Equidistant points on hyperspheres

We proceed by induction. The goal at each iteration $k$ is to produce $k+1$ equidistant vectors $v_1,...,v_{k+1}$ lying on the surface of the unit ball embedded in $\mathbb R^k$, or in other words, on the $(k-1)$-sphere. Once $k=d$, we are done.

For $k=1$, we just take $v_1=-1$ and $v_2=1$. Now suppose that $u_1, ..., u_{k} \in \mathbb{R}^{k-1}$ are equidistant. Let $v_i \in \mathbb{R}^k$ be the result of scaling $u_i$ by $\frac{\sqrt{k^2-1}}{k} < 1$ and prepending to it the value $-1/k$. And define $v_{k+1} \in \mathbb R^k$ as $[1, 0,...,0 ]^T$. Then, $v_1, ..., v_{k} \in \mathbb{R}^{k}$ are equidistant.

The following code follows this construction.

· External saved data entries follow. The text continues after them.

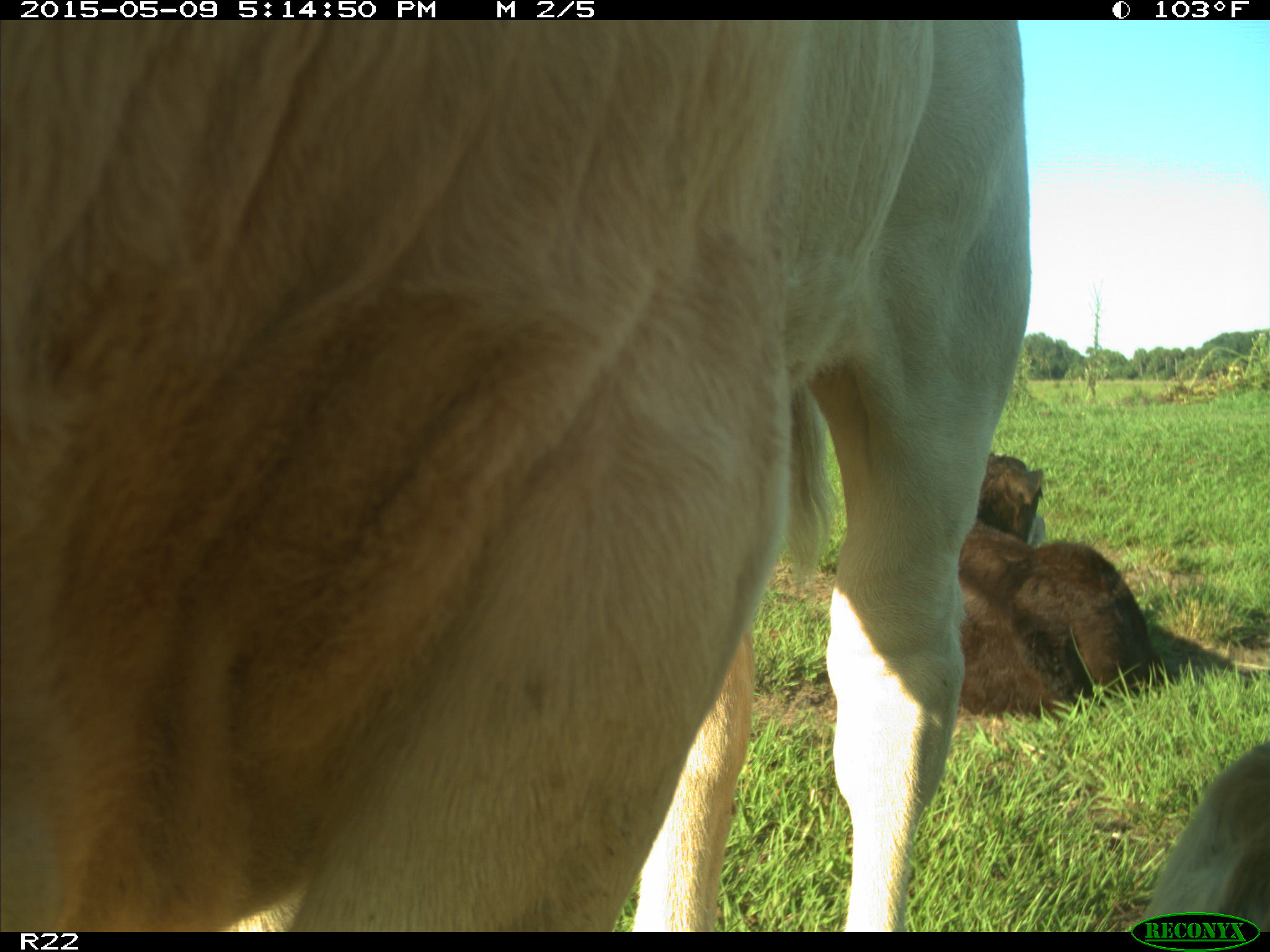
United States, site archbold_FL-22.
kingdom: Animalia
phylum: Chordata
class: Mammalia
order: Artiodactyla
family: Bovidae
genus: Bos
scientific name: Bos taurus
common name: domestic cow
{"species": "Bos taurus (domestic cow)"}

The image below shows the output (blue points) for $d=1$, $d=2$ and $d=3$. All the pairwise distances are equal and equal to $s_d = \frac{\sqrt{2 (d+1)}}{d}$.

def simplex_vertices_in_d_dimensions(d:int):
    # The columns of V are the vertices of the d-dimensional simplex
    assert d > 0
    V = np.array([[-1, 1]])
    k = 2
    while k <= d:
        V_i = [([-1/k, *(np.sqrt(k**2-1)/k*u)]) for u in V.T]
        v_k = [1, *np.zeros(k-1)]
        V = np.array([v_k, *V_i]).T
        k += 1
    return V

# Equivalent one-liner recursive code: 
f = lambda d: np.array([[-1], [1]] if d<=1 else [[1, *[0]*(d-1)], *[([-1/d, *((d**2-1)**.5/d*u)]) for u in f(d-1).T]]).T

Notice that this matrix can be rotated arbitrarily, e.g. by using a holder transformation, and the result will still be a set of equidistant column vectors. Same if we permutate the columns. So, their order and orientation with respect to the cartesian coordinates does not have any particular meaning.

Isometry

Let's first adjust the scale. I chose a sphere of radius 1, but you can choose the radius freely by multiplying the vectors with any constant. In particular, if you scale by $\sqrt{\frac{d}{d+1}}$, the side length matches that of the standard simplex ($\sqrt{2}$), and we will obtain an isometry. That said, let $u_i = \sqrt{\frac{d}{d+1}} v_i$. Also, denote the simplex centroid as $\mu = (1/(d+1)) [1,1,...,1]^T \in \mathbb R^{d+1}$.

The isometries are

• $f: \mathbb R^{d+1} \to \mathbb R^d$ given by $f(x) = Ux = \sum u_i x_i$.
• $g: \mathbb R^d \to \mathbb R^{d+1}$ given by $g(x) = \mu + U^T x$.

$f$ and $g$ are pseudo inverses of each other.